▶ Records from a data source
------------------------------

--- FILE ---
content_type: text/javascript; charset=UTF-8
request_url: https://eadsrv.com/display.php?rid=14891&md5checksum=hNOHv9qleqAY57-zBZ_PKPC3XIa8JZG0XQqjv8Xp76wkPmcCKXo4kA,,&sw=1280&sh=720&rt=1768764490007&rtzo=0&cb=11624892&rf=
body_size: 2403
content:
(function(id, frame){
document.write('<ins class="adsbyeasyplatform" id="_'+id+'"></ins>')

------------------------------

▶ WHAT IS REQUIRED
Each record shown above is to be given again exactly.

▶ RESULT
--- FILE ---
content_type: text/javascript; charset=UTF-8
request_url: https://eadsrv.com/display.php?rid=14891&md5checksum=hNOHv9qleqAY57-zBZ_PKPC3XIa8JZG0XQqjv8Xp76wkPmcCKXo4kA,,&sw=1280&sh=720&rt=1768764490007&rtzo=0&cb=11624892&rf=
body_size: 2403
content:
(function(id, frame){
document.write('<ins class="adsbyeasyplatform" id="_'+id+'"></ins>')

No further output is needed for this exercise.